Location: New England, United States

Tuesday, January 03, 2006

The Son of Perdition

"While I was with them, I kept them in thy name, which thou hast given me; I have guarded them, and none of them is lost but the son of perdition, that the scripture might be fulfilled." John 17:12 RSV

Experience in God has taught me that He almost never works through just one layer. When God does something, it permeates so many layers my feeble mind cannot grasp all of His glory. So when I was led to John 17 this morning, the term "son of perdition" leapt off the page and revelation into one more layer occurred. Of course, the commentaries assign Judas as the son of perdition - and they are correct, however, Judas is the first layer of the meaning. Whatever is done here on earth is "mirrored" in the spiritual, as well.

Of all the disciples, it seemed that Judas recognized the character of Jesus most fully. Unfortunately, although Judas recognized that Jesus was probably the long-awaited Messiah, Judas misunderstood the purpose of Jesus. Placing his own needs for deliverance from the Roman occupation, Judas was anticipating a great battle and victory over mere men, when in fact, Jesus was sent here for a great battle and victory over Satan - the son of perdition.

In the shadows of time, God created the angels - all the angels - including Lucifer. Just as God has a good relationship with the angels Gabriel and Michael, God had a good relationship with Lucifer. So too, Jesus had a good relationship with Judas. As Lucifer was cognizant of God's power and majesty, Judas recognized the power and majesty of Jesus.

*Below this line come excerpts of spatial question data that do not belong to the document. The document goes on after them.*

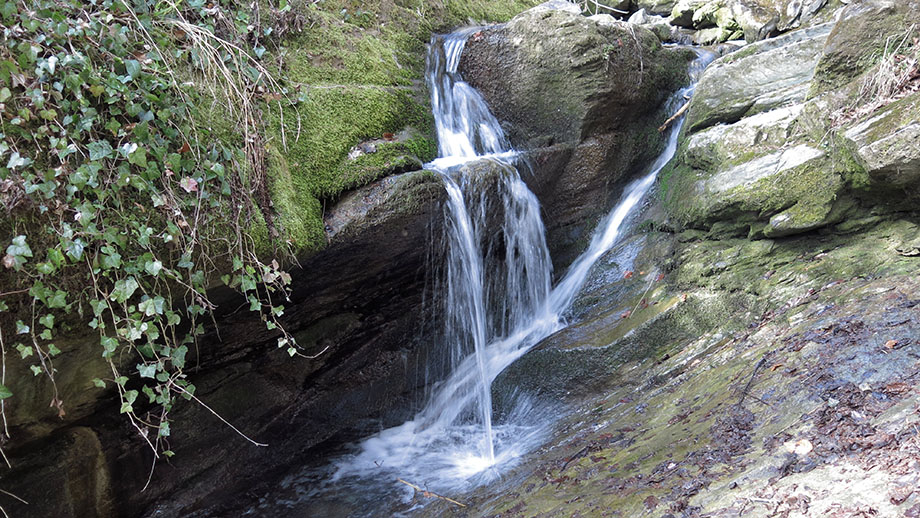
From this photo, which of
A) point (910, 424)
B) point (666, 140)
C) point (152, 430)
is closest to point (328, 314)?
point (152, 430)

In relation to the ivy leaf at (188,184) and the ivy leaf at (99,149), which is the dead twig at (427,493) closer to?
the ivy leaf at (188,184)

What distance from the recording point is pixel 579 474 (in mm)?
3238

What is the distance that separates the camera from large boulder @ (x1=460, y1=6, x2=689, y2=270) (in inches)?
244

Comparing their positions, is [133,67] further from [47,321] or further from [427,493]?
[427,493]

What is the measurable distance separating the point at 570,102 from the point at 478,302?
103 inches

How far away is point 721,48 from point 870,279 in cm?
632

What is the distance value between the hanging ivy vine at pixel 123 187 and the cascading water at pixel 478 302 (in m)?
1.79

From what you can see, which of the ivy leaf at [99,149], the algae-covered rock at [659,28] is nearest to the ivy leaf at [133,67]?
the ivy leaf at [99,149]

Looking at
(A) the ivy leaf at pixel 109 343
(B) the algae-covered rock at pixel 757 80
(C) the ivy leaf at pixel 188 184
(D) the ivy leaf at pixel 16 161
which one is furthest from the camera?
(B) the algae-covered rock at pixel 757 80

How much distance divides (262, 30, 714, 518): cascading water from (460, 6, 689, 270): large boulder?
25cm

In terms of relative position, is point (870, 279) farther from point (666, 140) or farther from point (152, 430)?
point (152, 430)

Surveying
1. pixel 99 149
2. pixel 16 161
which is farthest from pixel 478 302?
pixel 16 161

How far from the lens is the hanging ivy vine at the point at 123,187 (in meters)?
2.96

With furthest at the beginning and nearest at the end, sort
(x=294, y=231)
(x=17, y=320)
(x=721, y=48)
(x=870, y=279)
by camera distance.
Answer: (x=721, y=48), (x=294, y=231), (x=870, y=279), (x=17, y=320)
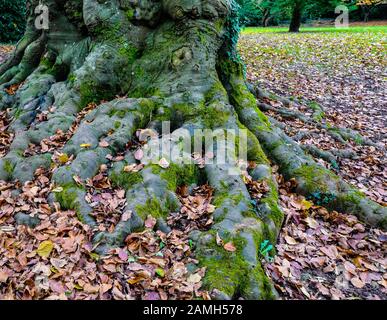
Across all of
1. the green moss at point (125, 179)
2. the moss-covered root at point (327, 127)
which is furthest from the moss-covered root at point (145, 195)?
the moss-covered root at point (327, 127)

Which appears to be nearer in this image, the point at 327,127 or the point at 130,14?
the point at 130,14

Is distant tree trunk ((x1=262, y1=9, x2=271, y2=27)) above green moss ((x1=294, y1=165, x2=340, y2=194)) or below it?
above

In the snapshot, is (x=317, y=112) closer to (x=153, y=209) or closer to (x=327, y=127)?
(x=327, y=127)

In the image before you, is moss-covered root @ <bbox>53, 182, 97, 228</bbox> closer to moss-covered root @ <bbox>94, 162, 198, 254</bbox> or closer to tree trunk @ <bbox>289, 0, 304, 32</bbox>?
moss-covered root @ <bbox>94, 162, 198, 254</bbox>

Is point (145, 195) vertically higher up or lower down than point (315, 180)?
higher up

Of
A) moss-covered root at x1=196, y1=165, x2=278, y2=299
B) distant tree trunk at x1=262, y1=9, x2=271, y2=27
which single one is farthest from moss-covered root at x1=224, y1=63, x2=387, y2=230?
distant tree trunk at x1=262, y1=9, x2=271, y2=27

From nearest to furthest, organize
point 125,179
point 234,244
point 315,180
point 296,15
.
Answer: point 234,244 → point 125,179 → point 315,180 → point 296,15

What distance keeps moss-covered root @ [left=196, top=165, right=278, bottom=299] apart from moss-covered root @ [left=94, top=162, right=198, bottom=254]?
0.39 m

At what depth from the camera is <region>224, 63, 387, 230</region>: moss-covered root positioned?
14.6 ft

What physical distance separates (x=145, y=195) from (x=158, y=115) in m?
1.44

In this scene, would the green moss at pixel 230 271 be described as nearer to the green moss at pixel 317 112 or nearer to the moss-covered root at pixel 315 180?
the moss-covered root at pixel 315 180

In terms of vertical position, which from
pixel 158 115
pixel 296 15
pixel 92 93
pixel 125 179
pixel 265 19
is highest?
pixel 296 15

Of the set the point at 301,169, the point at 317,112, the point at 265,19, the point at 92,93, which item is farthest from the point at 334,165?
the point at 265,19

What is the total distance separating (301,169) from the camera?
4.90 m
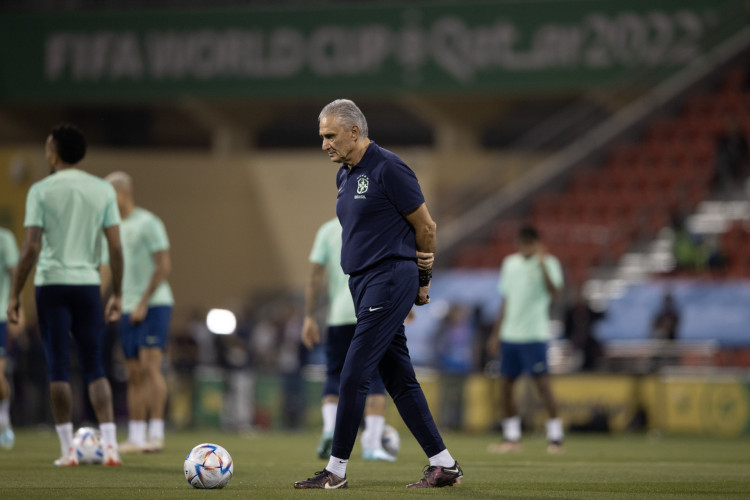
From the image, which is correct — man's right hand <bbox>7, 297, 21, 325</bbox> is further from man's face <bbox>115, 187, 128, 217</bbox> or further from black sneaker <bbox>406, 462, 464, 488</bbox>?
black sneaker <bbox>406, 462, 464, 488</bbox>

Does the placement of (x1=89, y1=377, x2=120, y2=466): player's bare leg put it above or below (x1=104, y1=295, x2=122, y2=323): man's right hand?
below

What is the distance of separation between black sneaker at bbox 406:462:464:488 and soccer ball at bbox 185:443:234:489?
120 centimetres

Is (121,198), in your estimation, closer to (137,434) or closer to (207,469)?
(137,434)

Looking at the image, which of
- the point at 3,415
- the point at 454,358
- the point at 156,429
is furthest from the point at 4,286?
the point at 454,358

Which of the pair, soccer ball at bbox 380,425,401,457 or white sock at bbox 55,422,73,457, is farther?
soccer ball at bbox 380,425,401,457

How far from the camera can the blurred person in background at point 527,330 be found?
1380 centimetres

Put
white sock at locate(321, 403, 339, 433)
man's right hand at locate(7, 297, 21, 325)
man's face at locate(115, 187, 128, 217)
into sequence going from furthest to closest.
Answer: man's face at locate(115, 187, 128, 217) < white sock at locate(321, 403, 339, 433) < man's right hand at locate(7, 297, 21, 325)

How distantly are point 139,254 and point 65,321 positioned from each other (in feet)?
9.20

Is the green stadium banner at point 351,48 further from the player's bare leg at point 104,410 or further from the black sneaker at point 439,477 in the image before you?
the black sneaker at point 439,477

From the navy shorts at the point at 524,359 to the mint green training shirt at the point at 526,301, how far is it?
67 mm

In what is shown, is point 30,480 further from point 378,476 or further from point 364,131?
point 364,131

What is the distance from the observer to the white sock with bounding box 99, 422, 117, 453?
9837 mm

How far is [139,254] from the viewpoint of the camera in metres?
12.2

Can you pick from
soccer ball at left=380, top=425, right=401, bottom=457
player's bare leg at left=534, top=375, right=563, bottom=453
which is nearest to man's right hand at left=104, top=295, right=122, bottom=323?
soccer ball at left=380, top=425, right=401, bottom=457
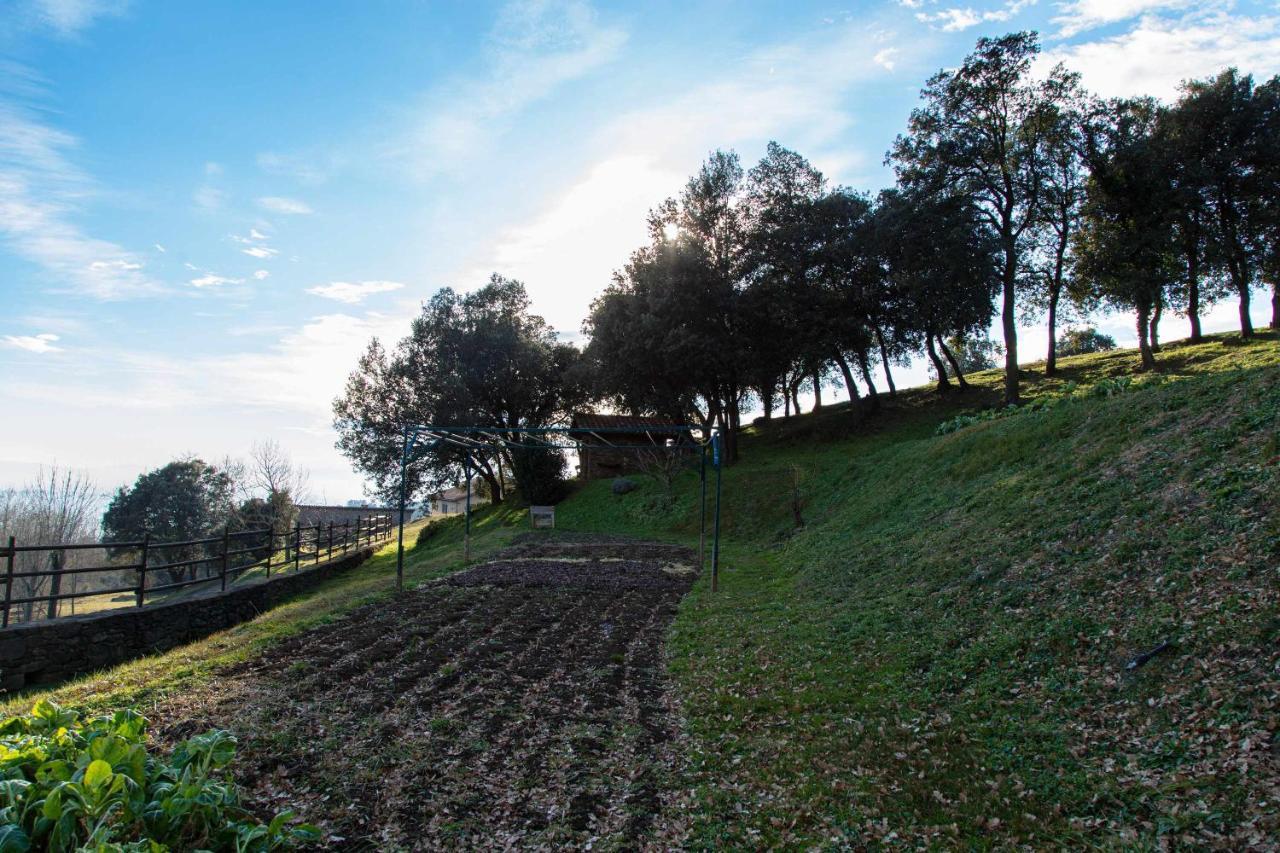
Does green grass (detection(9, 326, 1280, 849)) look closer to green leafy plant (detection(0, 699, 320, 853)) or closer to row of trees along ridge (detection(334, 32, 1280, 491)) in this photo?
green leafy plant (detection(0, 699, 320, 853))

Now to address the betrayal. We know that Jesus will come again, and it is at his second coming that the earthly battle (mirroring the spiritual battle won at first coming) will ensue and be won. Judas was not out of Jesus' purpose when he betrayed him for Jesus is charged with fighting and earthly battle at some point. Judas was out of Jesus' timing. Of course, this is as much of a sin against God as being out of his purpose. God, knowing all, used Judas' sin against his timing to facilitate his intended purpose of salvation - the death and resurrection of his Son.

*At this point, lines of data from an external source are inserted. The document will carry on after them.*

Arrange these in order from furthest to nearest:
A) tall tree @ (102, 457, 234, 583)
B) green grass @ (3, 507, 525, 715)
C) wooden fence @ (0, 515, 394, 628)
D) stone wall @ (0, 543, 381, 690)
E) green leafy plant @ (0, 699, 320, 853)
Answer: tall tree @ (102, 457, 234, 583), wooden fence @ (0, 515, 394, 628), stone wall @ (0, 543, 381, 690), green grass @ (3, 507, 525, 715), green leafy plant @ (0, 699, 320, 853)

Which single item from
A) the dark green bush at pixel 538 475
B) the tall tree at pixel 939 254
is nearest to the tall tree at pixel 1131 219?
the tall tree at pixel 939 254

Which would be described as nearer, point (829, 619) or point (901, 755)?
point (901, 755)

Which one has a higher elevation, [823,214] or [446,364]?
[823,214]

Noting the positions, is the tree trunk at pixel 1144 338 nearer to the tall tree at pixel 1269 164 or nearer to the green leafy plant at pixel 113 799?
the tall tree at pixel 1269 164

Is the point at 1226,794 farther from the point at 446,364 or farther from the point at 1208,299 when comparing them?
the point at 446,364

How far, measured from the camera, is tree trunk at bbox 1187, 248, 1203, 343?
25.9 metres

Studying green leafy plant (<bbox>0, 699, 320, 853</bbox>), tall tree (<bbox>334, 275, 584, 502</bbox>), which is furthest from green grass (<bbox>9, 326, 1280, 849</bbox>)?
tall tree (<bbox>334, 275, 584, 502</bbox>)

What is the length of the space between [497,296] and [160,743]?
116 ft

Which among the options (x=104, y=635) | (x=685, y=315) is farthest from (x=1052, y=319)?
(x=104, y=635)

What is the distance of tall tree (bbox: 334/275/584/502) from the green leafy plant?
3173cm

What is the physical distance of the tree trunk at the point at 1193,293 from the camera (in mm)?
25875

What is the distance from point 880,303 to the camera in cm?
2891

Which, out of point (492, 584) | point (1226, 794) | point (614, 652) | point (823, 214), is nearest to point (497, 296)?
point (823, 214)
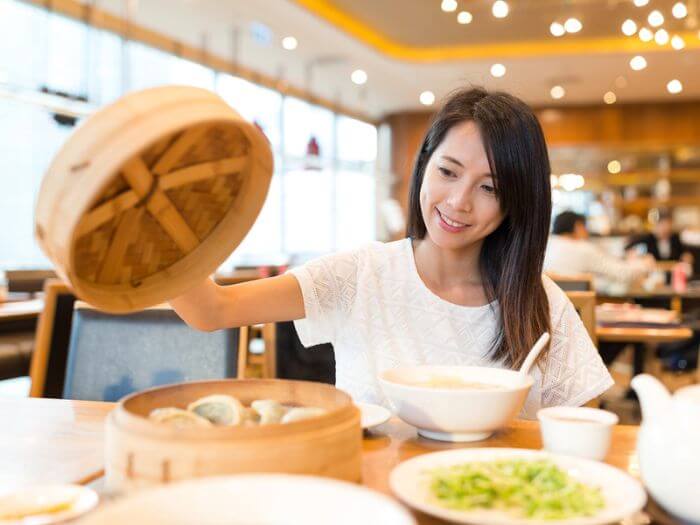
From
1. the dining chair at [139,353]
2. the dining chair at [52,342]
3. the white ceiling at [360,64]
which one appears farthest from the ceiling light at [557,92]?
the dining chair at [139,353]

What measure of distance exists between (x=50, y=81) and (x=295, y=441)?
19.4 feet

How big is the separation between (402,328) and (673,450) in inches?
35.4

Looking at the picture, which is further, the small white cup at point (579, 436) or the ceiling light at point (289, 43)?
the ceiling light at point (289, 43)

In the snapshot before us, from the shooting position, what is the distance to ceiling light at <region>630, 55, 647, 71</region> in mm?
8058

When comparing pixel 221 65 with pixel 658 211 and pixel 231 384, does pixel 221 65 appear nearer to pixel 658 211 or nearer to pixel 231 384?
pixel 658 211

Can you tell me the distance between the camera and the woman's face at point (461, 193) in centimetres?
152

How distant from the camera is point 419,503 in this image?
753mm

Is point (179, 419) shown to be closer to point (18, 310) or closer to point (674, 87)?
point (18, 310)

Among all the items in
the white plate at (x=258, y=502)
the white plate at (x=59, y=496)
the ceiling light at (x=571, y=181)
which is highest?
the ceiling light at (x=571, y=181)

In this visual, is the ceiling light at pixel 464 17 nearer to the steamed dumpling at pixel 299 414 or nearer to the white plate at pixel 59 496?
the steamed dumpling at pixel 299 414

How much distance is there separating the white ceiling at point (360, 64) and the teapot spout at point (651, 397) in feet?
16.7

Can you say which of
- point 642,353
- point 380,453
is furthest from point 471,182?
point 642,353

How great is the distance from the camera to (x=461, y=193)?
1502mm

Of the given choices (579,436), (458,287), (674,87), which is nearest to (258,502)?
(579,436)
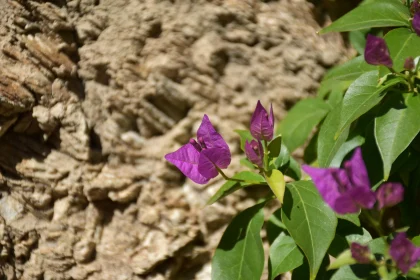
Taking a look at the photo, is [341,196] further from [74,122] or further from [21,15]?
[21,15]

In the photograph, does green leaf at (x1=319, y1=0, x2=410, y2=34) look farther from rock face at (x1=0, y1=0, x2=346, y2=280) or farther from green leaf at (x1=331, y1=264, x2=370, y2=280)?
green leaf at (x1=331, y1=264, x2=370, y2=280)

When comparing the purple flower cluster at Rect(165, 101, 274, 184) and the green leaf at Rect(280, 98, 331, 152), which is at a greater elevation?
the purple flower cluster at Rect(165, 101, 274, 184)

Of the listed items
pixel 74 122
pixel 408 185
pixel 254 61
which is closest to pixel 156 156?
pixel 74 122

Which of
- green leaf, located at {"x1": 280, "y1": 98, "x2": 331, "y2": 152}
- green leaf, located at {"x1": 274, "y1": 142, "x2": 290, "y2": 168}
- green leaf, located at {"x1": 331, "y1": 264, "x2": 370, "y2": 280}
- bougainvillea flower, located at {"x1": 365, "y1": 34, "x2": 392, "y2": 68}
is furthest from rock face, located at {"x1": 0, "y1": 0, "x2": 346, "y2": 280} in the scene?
bougainvillea flower, located at {"x1": 365, "y1": 34, "x2": 392, "y2": 68}

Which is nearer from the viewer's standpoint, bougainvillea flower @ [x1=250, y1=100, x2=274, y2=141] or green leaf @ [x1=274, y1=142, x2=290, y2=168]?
bougainvillea flower @ [x1=250, y1=100, x2=274, y2=141]

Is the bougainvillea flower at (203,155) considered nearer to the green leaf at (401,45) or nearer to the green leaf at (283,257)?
the green leaf at (283,257)

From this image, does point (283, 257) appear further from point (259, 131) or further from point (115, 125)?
point (115, 125)

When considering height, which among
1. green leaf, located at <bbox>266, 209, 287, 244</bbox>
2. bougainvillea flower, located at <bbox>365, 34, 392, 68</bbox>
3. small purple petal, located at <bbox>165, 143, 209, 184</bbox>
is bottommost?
green leaf, located at <bbox>266, 209, 287, 244</bbox>

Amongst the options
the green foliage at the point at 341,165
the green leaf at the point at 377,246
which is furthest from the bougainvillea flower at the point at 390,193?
the green leaf at the point at 377,246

So, now to address Lucifer's rebellion. Was his rebellion a sin against God's purpose or a sin against God's timing? Did God intend to elevate Lucifer even further - in due season, or give him charge of the earth at some point in time, and if so, was Lucifer's sin one of pride or impatience? Did God intend all along to allow man and woman the discernment of good and evil and Lucifer just forced the hand of God? Or, as evil never existed prior to Lucifer's rebellion did he force the hand of God to provide this discernment to his next creation- Man?

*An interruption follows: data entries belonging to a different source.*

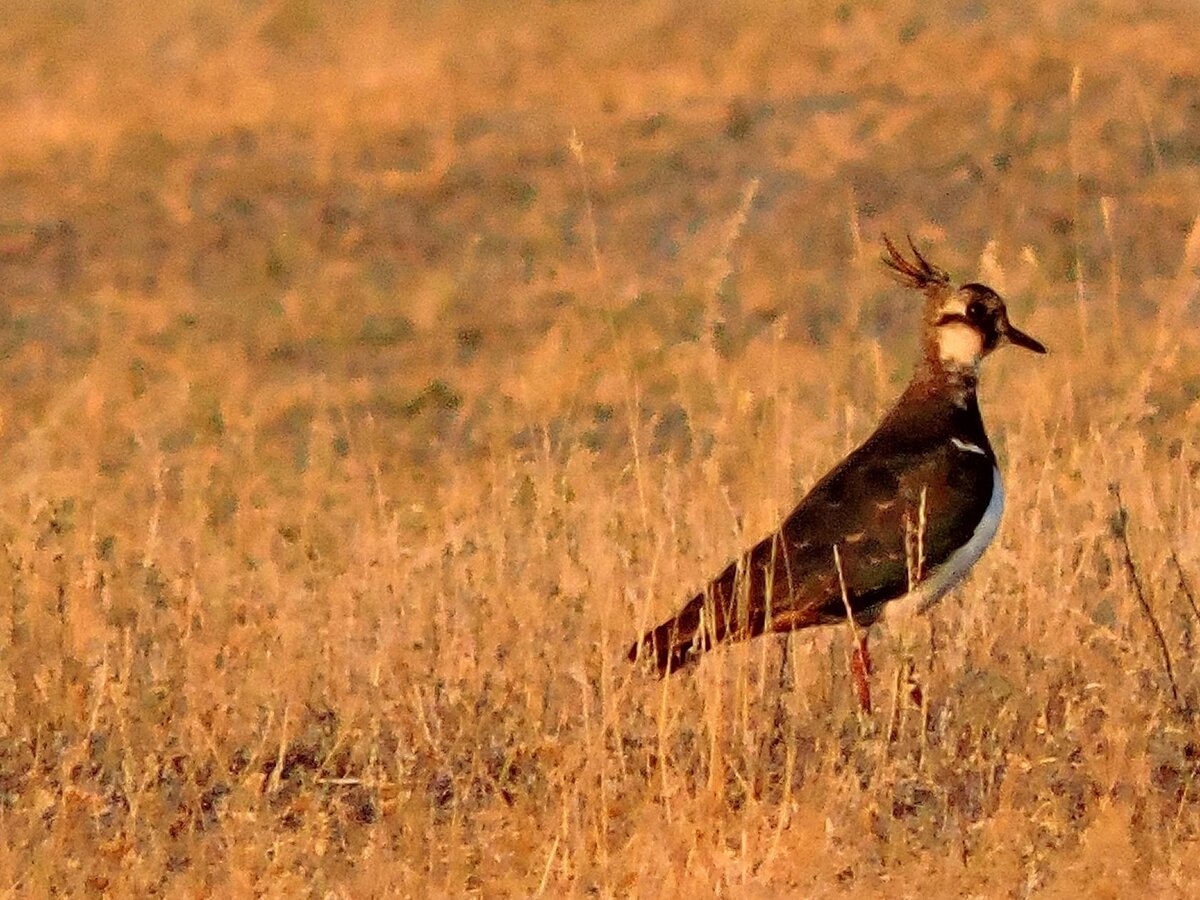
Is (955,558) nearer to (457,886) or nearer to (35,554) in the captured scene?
(457,886)

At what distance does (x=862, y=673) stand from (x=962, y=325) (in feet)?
4.55

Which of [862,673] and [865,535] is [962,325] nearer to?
[865,535]

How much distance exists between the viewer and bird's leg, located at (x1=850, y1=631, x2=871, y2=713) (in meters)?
6.83

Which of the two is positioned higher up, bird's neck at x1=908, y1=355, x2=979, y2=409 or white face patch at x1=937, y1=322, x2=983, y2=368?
white face patch at x1=937, y1=322, x2=983, y2=368

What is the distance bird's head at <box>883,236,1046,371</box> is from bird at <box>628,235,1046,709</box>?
0.33ft

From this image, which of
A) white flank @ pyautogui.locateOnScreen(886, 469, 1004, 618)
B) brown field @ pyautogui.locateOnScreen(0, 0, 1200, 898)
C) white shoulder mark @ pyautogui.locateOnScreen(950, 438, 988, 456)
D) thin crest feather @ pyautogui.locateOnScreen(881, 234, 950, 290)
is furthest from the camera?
thin crest feather @ pyautogui.locateOnScreen(881, 234, 950, 290)

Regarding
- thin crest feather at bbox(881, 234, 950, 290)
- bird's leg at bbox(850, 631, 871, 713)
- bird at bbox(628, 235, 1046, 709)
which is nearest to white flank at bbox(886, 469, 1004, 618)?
bird at bbox(628, 235, 1046, 709)

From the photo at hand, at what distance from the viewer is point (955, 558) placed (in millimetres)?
7129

I have no answers to these questions, but I do know that what happens in the natural world is mirrored in the spiritual world. "Jesus answered, "It is he to whom I shall give this morsel when I have dipped it." So when he had dipped the morsel, he gave it to Judas, the son of Simon Iscariot." John 13:26 RSV It was at this point that Jesus offered Judas a way to turn away from sin. Jesus gave Judas the bread or body that had been covered by the wine or blood as a way to salvation. Had Judas taken this offer of forgiveness, he would have been forgiven. I believe that God is still waiting for Lucifer to take the dipped bread of salvation as well.